İşçinin yaz tatilinin “ucuza” gelmesi
aslında Avrupalı emekçilerden çok, işverenler için önemlidir. Çünkü Avrupalı
işçi için “yaz tatili”, emeğin kendisini yeniden üretmesinin bir parçası haline
gelmiştir.
Diğer bir deyişle Avrupalı işçinin ertesi
gün işine gidebilmesi için barınma, beslenme, eğitim veya sağlık hizmeti gereksinimi
ne ise, yaz tatili gereksinimi de odur.
Eğer işçinin yaz tatilinin maliyeti
artarsa, bu artış Avrupalı işverenlerin önüne eninde sonunda “ücret artışı
talebi” olarak gelecektir.

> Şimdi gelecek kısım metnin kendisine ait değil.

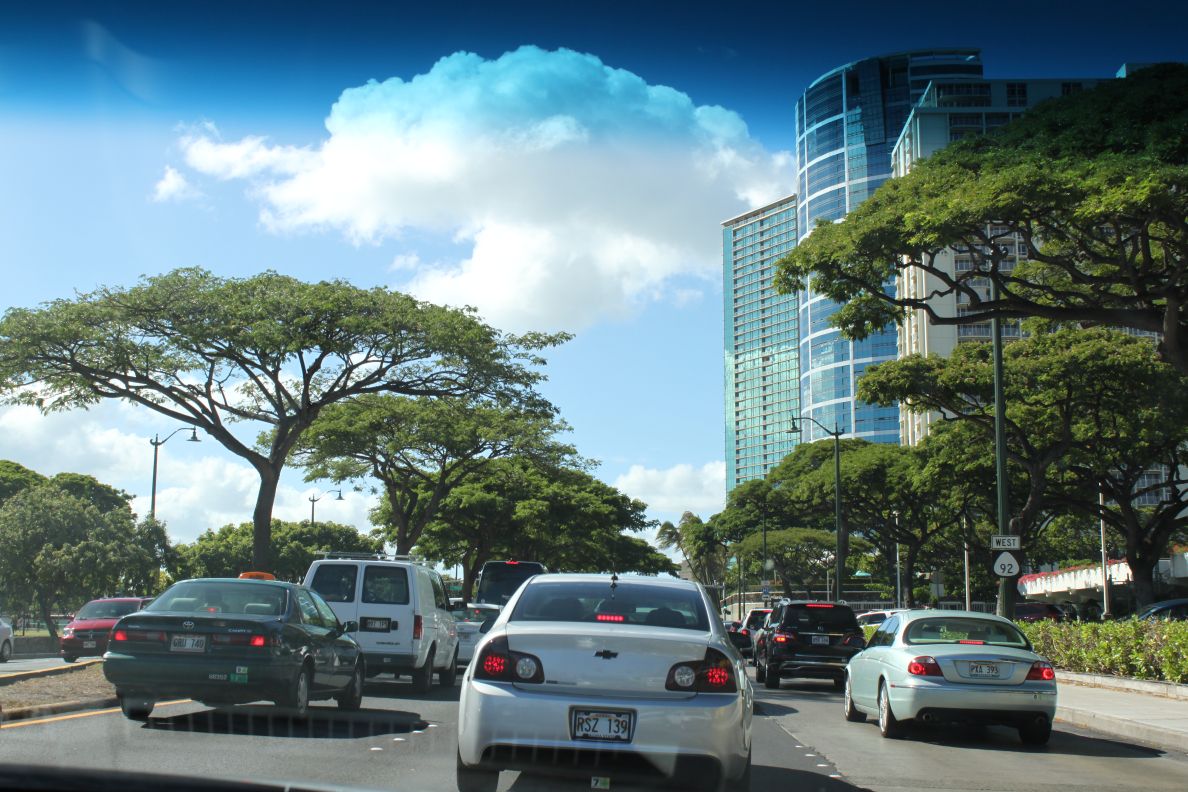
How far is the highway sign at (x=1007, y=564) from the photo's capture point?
23.2m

Bu nedenle Avrupalı işveren açısından, işçilerinin
yaz tatillerinin olabildiğince ucuza getirilmesi önemlidir.
UCUZ AMA AYNI ZAMANDA GÜVENLİ TATİL
Avrupalı işçinin yaz tatili
olabildiğince ucuz, fakat aynı zamanda güvenli olmalıdır.
Türkiye bu konuda tam turizm sezonu açılırken,
tedbirsizliği nedeniyle çok kötü bir performans sergileyerek, vaka sayısı
bakımından Avrupa şampiyonu olmuştur. Bu durum Avrupalı işçilerin korkmasına ve
yaz tatili için Türkiye’yi tercih etmemelerine neden olabilir.

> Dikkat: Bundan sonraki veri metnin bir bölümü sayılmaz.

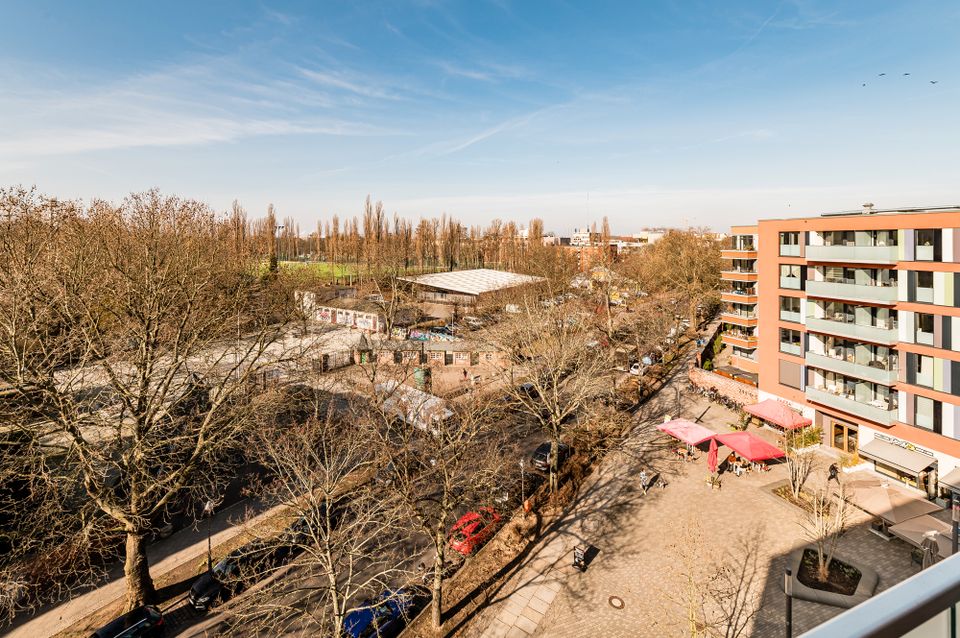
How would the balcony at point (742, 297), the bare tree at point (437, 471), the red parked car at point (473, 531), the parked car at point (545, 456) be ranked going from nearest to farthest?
the bare tree at point (437, 471), the red parked car at point (473, 531), the parked car at point (545, 456), the balcony at point (742, 297)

Türkiye bu olumsuz imajı düzeltmek için
hemen bir “alaturka” kapanma uygulaması icat ederek, vaka sayılarını hızla
turizm acentelerini ve Avrupalı işçileri ürkütmeyecek düzeylere çekmeye
başlamıştır.
Turizm Bakanı 17 Mayıs’a kadar günlük
vaka sayısının 5 bine indirileceğini ilan etmiştir. İlgililer mesajı almıştır.
Gereği yapılacaktır.
Ancak turizm acenteleri, turist
götürecekleri ülkelerde sadece günlük vaka sayısına değil, aynı zamanda
bağışıklama yüzdesine de bakmaktadır. Türkiye’nin Haziran ayına kadar turizm acentelerinin
istediği düzeyde bir aşılama yapamayacağı ortadadır.

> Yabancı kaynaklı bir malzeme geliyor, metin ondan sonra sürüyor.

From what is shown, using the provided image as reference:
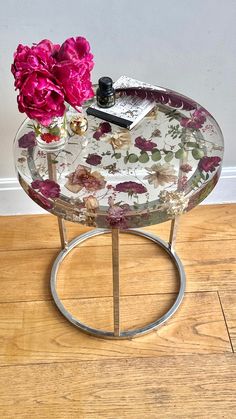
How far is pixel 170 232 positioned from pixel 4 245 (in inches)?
18.5

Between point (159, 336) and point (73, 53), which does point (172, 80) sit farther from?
point (159, 336)

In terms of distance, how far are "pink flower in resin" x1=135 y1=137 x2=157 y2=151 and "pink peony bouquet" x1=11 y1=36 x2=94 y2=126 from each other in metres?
0.16

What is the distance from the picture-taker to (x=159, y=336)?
1.26 metres

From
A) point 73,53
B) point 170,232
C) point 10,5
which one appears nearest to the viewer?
point 73,53

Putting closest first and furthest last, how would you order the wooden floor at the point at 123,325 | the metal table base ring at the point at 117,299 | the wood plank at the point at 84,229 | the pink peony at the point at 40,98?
the pink peony at the point at 40,98 → the wooden floor at the point at 123,325 → the metal table base ring at the point at 117,299 → the wood plank at the point at 84,229

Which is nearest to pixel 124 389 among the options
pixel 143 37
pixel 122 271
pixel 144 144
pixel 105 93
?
pixel 122 271

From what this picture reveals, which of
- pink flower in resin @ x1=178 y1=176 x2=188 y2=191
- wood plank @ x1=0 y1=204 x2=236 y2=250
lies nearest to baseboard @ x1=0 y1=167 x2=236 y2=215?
wood plank @ x1=0 y1=204 x2=236 y2=250

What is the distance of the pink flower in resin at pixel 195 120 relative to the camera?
3.66ft

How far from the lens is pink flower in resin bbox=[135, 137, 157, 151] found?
3.51 feet

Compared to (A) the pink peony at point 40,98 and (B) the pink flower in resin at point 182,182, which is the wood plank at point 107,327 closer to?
(B) the pink flower in resin at point 182,182

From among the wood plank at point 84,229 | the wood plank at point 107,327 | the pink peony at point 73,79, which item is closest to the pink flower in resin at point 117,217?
the pink peony at point 73,79

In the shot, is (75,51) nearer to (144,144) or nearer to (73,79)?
(73,79)

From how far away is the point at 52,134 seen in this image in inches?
41.8

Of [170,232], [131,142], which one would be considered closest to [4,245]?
[170,232]
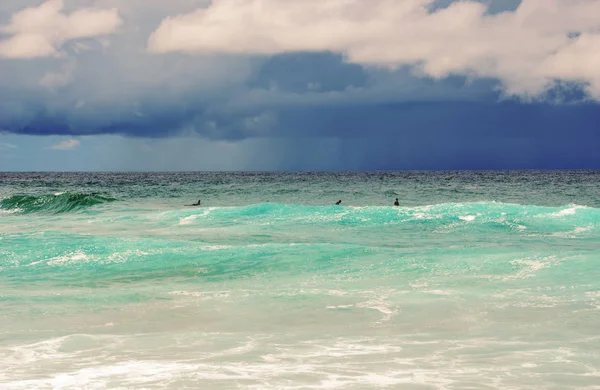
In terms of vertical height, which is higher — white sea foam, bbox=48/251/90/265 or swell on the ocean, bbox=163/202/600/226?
Result: swell on the ocean, bbox=163/202/600/226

İşte Çavuşoğlu’nun “turistin göreceği
herkes aşılanacak” demesi bu kaygının giderilmesine yöneliktir. Turizm
acentelerine açıkça, “siz Türkiye ortalamasına değil, tatil beldelerindeki aşılanma
düzeylerine bakın” denmektedir.
BU İŞİN UCU BİZE DOKUNUR MU?
Bu makaleyi değil 10 veya 20 yıl
önce, geçen sene bile yazıyor olsaydık, asla Türkiye’de turistik tesislerin
kapısına, üzerinde “aşısız TC vatandaşları giremez” yazılı bir levha
asılabileceği kaygımız olmazdı. Hatta böyle bir olasılık aklımızın ucundan
geçmezdi.
Ancak son bir yıl içinde, pandemi
sürecinde yaşadıklarımız, bizi bugün bu konuda kaygılandırıyor.
Geçtiğimiz yıldan beri yaşadıklarınızı
şöyle bir düşünün. Umreden dönenlerin Anadolu’ya dağılması, özel okul sahiplerinin
velilerden ücretlerini tahsil edebilmeleri için aç – kapa eğitim sistemine
geçilmesi, parklar – bahçeler ve açık alanlar “kapatılırken” AVM’ler gibi kapalı
alanların “açılması”…
Peki, Avrupa’dan gelecek turistlere “merak
etmeyin tesislerimizde aşısız TC vatandaşı olmayacak” güvencesi verilmesi sizi
şaşırtır mı? Emin olun beni şaşırtmaz.